2. Specimens manufactured with thin wafer supports connecting them to the build plate (supported) appear to have approximately equivalent fracture toughness to those directly attached to the build plate (nonsupported). This conclusion, however, needs to be confirmed by additional research.

3. The use of SNs, produced by EDM, in the place of FPCs does not represent a viable option because it overestimates fracture toughness by more than 20 %. This is due to the relatively low toughness of the material, as compared with other high-toughness steels, for which SN specimens are a viable option for elastic-plastic fracture toughness measurements.

4. For some specimens, a significant number of LoF pores were observed on the fracture surface. Insufficient experimental evidence is available to quantify their effect on the material’s fracture toughness.

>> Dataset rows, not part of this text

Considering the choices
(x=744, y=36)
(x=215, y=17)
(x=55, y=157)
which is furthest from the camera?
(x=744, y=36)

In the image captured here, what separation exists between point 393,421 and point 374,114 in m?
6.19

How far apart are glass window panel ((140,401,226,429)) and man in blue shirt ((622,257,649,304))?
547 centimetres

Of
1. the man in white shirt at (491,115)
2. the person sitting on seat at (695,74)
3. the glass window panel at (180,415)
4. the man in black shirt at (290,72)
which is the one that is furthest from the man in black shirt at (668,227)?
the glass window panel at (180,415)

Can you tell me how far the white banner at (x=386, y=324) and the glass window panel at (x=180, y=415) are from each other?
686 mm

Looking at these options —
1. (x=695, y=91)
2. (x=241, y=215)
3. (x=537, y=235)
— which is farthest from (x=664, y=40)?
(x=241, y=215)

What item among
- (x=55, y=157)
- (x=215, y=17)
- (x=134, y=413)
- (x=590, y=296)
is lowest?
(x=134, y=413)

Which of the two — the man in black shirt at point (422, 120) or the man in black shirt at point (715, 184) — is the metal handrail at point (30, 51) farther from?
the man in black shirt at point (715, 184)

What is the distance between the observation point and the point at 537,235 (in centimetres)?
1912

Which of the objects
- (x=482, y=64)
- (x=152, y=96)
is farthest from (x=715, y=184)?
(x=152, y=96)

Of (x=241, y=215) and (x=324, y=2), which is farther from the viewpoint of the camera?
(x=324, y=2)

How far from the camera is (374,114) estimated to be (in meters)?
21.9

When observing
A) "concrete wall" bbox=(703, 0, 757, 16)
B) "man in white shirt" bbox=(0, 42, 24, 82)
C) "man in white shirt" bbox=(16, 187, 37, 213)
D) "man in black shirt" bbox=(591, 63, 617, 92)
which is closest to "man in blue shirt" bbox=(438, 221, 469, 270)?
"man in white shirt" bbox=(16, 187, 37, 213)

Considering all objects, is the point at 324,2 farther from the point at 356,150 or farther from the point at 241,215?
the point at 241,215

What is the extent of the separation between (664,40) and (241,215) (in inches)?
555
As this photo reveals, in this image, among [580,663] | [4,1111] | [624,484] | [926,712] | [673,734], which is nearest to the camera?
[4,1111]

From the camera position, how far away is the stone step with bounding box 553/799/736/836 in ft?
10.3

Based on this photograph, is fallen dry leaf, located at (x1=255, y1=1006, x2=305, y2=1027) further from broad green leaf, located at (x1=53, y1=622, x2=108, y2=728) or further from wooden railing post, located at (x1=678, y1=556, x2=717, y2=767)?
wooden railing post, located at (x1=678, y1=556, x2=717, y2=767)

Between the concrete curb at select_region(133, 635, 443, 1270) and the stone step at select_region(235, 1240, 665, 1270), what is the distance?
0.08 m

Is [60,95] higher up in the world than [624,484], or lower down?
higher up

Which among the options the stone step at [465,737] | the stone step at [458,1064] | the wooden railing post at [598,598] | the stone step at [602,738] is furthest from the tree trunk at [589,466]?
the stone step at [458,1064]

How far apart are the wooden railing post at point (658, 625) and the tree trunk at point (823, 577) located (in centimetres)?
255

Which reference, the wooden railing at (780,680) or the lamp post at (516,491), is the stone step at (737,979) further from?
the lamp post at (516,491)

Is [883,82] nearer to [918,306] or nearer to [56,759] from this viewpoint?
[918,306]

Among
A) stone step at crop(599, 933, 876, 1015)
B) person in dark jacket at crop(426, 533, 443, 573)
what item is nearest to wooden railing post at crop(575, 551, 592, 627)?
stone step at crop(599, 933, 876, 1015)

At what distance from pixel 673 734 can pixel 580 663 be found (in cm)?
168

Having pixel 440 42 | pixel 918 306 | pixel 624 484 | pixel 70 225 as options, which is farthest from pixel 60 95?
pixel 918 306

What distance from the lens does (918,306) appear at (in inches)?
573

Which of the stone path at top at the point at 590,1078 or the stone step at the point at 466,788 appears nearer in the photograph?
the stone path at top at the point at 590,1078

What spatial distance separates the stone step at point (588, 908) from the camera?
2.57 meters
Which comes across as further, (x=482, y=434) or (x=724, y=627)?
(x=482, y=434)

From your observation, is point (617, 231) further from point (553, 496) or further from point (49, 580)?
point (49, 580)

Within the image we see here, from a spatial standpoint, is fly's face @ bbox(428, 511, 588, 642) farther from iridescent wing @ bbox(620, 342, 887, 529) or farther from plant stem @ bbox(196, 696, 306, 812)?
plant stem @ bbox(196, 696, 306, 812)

5. Results obtained by means of the NDR technique are different from those calculated from the EC procedure in that generally critical toughness is lower and crack resistance (slope of the J-R curve, as expressed by values of tearing modules) is higher.

Concerning the issue of LoF, it must be pointed out that the scan length used (84 mm) is an extreme situation. Whenever scan length is large and LoF significant, the influence of microstructural features must be investigated in order to decouple effects from microstructure and defects on fracture toughness. HIP cannot seal such gross LoF pores because they are exposed to the surface. Controlling scan length (the recommended value is around 80 mm) produces less variability and eliminates the presence of LoF pores.